By SublimeSimplicity on 7/7/2009 10:50:18 AM , Rating: 4
I think your subject line is dead on. Look at the most extreme case of inefficient solar power... ethanol. At its roots (no pun intended, too corny for me... OK that one I meant) its solar power via photosynthesis in the plant. Photosynthesis is pretty inefficient, then add to that the processing is sometimes even more inefficient.
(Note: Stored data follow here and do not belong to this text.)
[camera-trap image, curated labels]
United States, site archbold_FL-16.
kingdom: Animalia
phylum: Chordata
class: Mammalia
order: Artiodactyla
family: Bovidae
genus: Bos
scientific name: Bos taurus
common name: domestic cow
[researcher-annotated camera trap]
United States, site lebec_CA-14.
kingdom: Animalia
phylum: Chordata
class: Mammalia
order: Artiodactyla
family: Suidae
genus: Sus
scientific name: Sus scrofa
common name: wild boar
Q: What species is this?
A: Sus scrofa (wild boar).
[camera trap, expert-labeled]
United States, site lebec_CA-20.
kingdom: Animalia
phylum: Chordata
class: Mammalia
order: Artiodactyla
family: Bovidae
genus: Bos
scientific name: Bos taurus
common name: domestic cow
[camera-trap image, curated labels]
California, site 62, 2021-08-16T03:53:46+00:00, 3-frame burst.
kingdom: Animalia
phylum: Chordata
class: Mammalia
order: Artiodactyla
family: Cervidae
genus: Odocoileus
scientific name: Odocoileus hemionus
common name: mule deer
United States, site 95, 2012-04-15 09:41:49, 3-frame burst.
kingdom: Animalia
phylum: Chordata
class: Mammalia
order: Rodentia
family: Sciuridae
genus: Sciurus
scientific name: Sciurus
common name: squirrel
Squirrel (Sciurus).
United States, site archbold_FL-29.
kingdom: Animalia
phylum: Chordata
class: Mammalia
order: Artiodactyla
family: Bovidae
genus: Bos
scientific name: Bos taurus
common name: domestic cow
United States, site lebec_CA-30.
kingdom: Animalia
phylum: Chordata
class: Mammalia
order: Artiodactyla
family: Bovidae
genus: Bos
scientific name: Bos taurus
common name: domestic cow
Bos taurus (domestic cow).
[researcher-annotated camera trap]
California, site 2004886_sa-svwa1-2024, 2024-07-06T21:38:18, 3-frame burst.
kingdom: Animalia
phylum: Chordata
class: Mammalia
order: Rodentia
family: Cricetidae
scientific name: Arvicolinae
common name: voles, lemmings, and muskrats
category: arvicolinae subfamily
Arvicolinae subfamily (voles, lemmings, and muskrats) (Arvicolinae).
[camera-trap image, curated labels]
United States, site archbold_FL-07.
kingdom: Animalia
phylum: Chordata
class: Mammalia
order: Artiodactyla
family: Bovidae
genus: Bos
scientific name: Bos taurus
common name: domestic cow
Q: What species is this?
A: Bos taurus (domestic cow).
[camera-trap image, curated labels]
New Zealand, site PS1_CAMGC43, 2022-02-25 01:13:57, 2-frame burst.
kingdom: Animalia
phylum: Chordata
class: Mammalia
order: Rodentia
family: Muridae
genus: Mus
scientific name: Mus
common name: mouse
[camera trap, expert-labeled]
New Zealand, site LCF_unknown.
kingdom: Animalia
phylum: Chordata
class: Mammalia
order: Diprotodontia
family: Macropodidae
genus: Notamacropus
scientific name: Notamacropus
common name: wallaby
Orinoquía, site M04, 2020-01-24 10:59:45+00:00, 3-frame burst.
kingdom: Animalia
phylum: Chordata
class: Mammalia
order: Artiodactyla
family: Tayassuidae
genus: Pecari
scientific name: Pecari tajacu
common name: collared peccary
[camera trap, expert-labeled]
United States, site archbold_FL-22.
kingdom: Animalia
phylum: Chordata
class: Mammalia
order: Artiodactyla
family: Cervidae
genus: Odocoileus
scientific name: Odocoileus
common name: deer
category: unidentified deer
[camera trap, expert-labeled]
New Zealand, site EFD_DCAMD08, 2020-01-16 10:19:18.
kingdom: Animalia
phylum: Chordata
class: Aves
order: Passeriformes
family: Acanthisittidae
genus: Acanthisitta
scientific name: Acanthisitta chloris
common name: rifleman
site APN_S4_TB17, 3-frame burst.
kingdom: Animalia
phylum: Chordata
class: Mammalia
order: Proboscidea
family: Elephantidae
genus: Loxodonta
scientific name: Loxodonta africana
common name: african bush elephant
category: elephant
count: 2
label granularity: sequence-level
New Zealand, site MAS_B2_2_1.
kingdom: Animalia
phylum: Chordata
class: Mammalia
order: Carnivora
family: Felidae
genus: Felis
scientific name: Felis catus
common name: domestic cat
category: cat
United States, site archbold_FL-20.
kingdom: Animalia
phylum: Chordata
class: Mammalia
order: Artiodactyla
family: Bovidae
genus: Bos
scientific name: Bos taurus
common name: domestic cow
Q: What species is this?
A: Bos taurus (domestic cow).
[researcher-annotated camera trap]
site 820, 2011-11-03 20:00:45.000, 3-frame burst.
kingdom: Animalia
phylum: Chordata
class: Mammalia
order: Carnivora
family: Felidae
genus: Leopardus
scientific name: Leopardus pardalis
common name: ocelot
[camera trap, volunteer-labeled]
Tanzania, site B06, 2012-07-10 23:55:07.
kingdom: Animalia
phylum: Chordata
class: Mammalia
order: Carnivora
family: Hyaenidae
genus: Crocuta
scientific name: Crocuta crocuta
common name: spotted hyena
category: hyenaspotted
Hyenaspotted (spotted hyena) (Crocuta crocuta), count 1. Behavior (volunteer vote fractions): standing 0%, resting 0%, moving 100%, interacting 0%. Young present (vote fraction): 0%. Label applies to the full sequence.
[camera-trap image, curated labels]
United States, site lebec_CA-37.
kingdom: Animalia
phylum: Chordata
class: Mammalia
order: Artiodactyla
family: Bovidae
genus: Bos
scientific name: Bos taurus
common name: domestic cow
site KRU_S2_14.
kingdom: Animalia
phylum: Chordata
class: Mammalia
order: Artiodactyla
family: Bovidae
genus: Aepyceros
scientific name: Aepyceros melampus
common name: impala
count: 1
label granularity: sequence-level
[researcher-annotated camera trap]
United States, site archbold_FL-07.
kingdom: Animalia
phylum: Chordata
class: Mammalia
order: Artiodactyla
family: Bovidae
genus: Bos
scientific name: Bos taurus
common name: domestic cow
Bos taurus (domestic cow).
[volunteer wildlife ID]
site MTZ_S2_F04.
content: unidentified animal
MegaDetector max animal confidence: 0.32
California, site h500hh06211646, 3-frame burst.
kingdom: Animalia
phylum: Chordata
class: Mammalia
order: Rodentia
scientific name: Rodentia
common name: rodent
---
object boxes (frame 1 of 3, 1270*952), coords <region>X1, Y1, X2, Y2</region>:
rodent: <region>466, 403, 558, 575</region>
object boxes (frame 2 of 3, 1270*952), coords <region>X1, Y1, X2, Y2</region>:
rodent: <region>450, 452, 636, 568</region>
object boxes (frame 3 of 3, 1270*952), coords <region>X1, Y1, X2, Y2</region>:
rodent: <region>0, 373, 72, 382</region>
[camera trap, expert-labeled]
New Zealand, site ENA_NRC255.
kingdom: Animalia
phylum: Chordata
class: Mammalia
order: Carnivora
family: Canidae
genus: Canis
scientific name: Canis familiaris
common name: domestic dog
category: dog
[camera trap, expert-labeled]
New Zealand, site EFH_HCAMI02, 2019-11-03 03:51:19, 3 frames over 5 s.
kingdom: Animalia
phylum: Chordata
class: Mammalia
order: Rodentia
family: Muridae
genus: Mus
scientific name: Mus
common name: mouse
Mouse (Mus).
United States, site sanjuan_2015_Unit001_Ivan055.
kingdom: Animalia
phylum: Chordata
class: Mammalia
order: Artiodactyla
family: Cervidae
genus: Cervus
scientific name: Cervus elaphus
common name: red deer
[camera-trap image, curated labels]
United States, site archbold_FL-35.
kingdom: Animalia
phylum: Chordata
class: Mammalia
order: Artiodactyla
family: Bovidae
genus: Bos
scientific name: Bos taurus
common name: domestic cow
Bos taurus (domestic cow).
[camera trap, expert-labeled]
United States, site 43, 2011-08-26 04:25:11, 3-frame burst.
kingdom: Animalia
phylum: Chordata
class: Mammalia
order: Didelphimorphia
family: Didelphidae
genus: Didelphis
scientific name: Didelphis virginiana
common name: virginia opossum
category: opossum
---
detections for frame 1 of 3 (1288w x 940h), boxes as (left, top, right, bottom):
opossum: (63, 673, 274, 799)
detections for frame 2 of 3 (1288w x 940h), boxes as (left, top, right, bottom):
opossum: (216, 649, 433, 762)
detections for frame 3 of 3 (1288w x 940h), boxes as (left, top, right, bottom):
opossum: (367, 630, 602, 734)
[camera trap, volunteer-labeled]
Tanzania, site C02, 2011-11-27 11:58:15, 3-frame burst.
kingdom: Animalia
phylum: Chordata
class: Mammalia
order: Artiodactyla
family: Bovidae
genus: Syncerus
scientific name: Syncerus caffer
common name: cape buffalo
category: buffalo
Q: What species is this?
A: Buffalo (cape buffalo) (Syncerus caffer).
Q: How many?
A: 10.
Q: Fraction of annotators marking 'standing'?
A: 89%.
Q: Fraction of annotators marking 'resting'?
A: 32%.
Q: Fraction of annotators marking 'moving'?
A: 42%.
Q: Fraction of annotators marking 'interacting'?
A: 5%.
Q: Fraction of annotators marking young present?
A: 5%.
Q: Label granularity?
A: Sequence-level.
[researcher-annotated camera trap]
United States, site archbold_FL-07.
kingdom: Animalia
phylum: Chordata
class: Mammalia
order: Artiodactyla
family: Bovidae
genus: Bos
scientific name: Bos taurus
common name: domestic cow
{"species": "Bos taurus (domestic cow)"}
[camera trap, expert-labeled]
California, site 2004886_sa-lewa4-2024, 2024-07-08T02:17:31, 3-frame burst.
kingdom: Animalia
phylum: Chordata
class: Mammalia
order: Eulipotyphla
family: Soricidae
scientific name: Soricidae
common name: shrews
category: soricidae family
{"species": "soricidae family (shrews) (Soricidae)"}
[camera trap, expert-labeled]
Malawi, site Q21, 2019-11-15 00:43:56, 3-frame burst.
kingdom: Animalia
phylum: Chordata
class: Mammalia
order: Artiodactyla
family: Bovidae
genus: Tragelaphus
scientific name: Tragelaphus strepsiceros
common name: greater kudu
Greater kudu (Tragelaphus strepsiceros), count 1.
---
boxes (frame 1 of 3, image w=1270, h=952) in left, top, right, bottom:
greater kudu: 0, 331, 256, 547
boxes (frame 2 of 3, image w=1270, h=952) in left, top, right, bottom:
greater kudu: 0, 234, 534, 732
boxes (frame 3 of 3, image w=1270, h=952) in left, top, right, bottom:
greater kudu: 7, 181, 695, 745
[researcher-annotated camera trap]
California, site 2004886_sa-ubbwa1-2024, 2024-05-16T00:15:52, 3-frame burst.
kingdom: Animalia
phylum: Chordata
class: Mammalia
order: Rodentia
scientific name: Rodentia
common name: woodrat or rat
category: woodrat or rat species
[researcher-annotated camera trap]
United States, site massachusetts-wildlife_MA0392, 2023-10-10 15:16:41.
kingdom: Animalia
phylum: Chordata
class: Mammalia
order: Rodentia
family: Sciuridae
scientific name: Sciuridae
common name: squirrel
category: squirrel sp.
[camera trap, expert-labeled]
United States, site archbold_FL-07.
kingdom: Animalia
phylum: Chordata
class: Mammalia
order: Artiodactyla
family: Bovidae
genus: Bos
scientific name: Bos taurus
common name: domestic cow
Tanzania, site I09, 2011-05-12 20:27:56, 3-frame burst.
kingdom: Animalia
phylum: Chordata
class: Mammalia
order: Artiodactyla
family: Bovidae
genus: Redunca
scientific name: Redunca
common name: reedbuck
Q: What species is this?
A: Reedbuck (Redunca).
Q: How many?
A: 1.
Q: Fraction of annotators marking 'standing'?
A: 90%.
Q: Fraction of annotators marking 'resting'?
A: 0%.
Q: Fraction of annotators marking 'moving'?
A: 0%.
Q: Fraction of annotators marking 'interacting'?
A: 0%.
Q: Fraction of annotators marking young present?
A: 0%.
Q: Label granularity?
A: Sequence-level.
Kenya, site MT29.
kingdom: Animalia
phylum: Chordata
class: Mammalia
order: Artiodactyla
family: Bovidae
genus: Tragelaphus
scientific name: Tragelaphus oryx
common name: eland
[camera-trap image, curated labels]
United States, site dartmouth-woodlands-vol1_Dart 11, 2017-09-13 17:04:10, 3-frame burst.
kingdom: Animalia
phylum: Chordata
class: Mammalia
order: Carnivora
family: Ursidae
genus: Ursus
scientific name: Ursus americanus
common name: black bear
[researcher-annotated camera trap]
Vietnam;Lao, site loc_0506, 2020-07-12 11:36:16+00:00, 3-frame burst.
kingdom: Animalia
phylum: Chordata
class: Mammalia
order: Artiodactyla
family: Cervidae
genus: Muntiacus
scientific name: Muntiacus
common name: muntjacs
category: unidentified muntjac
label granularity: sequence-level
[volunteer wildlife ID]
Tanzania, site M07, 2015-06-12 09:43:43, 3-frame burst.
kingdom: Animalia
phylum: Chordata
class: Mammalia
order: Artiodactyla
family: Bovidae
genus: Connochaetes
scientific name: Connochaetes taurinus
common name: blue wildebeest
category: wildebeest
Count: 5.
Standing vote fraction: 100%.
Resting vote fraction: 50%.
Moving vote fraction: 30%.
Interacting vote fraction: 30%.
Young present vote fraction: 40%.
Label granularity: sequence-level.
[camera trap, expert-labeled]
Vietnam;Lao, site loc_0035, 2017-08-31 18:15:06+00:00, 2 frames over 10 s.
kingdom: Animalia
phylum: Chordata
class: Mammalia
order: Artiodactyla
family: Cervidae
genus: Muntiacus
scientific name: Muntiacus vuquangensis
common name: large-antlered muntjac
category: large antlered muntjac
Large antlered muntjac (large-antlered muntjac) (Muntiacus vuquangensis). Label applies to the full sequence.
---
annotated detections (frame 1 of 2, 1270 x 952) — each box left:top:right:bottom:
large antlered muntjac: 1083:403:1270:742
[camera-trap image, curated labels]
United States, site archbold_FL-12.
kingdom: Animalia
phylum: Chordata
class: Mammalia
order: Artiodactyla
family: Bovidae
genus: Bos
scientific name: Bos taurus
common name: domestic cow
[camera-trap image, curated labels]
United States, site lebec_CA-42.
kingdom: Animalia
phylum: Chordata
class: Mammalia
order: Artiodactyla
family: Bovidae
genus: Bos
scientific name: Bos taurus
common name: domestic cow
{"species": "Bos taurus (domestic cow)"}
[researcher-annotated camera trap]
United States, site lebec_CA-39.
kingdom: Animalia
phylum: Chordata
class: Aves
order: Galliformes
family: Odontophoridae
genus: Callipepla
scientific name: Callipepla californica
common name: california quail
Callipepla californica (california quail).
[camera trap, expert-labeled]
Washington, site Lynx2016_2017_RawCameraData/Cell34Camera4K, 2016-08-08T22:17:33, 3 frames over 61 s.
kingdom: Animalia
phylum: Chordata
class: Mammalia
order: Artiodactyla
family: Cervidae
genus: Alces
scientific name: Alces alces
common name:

Yet every time gas gets to around $4/gallon its considered.

Bottom line is that efficiency means almost nothing, when your materials (sunlight in this case) are free.


By WackyDan on 7/7/2009 10:51:06 AM , Rating: 2
The problem with most Residential solar or wind installs is the perception that YOU get paid by the local power company for the surplus you produce.

Fact is, in most states the utility does not pay you if you produce surplus. All that happens is that your surplus is banked on a monthly or yearly basis against times when you are not producing any surplus... ie; winter, periods of bad weather/overcast skies/no wind....

On top of that, you are still obliged to pay a monthly bill to your utility company that typically includes many of the same fees you pay today connected only to the grid. A connection/maintenance fee, State, Local, and federal taxes all for the luxury of having the power drop or burial connected to your dwelling.

Again, this varies by state, so do your research before you start calculating savings over time.